I was helping my brother with a script called incith-google used by one of his IRC bots. It acts as a bridge between IRC and google, allowing IRC users to perform queries against google from the comfort of their IRC client. The script performs the search on the IRC user’s behalf and returns the result back into the IRC channel.
The problem is that it had broken. In investigating, it became readily apparent that it was bound to break, and surely had broken before. This is because the script was making the request to google as if it were a web browser, and receiving html output in return. The IRC client only wants to see a short bit of text, so the script attempts to parse out the juicy bits from the html output. This process of screen scraping is wobbly at best; any subtle formating or presentation change of the google search results web page can break the script entirely. This happens frequently due to the web’s inherent tendency to mix content and presentation semantics; the good news is that the w3c is finally catching on to this.

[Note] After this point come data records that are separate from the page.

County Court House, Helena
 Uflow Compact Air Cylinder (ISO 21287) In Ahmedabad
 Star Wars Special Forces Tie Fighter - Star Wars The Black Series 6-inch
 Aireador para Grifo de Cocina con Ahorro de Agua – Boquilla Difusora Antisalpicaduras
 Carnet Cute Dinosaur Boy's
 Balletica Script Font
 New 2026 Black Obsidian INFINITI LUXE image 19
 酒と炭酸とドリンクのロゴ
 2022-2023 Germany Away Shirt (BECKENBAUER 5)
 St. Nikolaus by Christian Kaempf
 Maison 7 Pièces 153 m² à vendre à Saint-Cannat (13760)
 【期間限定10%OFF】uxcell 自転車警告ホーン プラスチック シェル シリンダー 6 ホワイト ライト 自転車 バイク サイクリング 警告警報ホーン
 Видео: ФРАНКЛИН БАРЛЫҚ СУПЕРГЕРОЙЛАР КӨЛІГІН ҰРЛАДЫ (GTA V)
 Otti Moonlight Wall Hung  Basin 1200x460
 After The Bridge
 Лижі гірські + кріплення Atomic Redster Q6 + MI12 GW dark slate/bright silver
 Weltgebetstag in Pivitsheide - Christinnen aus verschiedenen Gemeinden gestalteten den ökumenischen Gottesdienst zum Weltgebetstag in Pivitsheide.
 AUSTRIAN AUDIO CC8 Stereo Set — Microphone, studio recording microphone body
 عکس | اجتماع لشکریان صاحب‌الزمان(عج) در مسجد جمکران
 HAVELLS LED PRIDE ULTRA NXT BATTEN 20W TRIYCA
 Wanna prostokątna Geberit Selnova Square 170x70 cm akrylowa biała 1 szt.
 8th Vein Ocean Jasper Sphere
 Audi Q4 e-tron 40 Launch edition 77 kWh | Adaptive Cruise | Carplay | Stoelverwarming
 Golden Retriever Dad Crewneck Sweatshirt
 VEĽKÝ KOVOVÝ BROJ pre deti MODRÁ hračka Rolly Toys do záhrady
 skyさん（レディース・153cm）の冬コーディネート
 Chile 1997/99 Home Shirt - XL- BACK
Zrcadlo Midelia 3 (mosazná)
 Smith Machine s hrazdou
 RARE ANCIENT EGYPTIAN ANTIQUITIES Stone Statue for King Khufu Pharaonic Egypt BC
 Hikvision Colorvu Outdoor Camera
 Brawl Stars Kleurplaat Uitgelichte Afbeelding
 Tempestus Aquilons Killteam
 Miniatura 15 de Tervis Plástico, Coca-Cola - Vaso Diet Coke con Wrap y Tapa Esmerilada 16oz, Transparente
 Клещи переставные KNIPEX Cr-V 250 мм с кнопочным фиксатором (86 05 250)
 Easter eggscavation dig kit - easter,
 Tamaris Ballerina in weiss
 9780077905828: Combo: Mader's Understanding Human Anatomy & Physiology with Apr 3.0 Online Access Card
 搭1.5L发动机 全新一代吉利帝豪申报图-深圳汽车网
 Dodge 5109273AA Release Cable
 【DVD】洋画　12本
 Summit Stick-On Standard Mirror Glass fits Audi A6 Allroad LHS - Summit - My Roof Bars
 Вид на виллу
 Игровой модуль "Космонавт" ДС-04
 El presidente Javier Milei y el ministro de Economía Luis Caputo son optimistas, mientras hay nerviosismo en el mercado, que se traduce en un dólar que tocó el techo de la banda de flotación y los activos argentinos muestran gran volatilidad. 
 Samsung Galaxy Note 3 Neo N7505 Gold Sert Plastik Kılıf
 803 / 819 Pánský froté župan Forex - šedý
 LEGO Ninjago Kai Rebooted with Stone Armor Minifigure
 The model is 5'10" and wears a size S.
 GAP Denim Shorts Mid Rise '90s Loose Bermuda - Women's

A more robust way to do these types of interactions would be to use a more rigorous and starndardized process for asking questions and getting answers; in a word: API. A large part of the value of API is that the semantics of exchanging information and interacting witih other pieces of software are ‘locked down’, in the sense that the API vendor wants you to trust that those semantics will continue to work as designed, for the life of the API. It just so happens that Google has several APIs for accessing their various services. Because Eggdrop scripting is done solely in TCL, I started there. It didn’t take long to find Web Services For TCL, which is precisely what I needed.One downside to the Web Services for Tcl library is that there are a significant number of other (mostly non-standard) Tcl libraries on which it is dependant. Tcl has no package / module / library management system that might ease the process of installing these other libraries, so it took me a bit of time to get it all going (and I mostly know what I’m doing). The average Eggdrop user learned unix in order to utilize Eggdrop itself, so they are typically not of the sysadmin variety (as it happens, Eggdrop is what initially got me in to Unix, though I’ve come a bit of a ways since 1995 or so).
A bigger downside is that Google no longer allocates new SOAP API keys, so if you didn’t get one prior to Dec 5, 2006, you are s.o.l. I got one for some reason, even though I’m only really getting around to using it now.
Anyway, after going through all the trouble of getting this library operational, I figured I’d go ahead and bang out a quick eggdrop interface to Google based on Web Services for Tcl, so there you have it.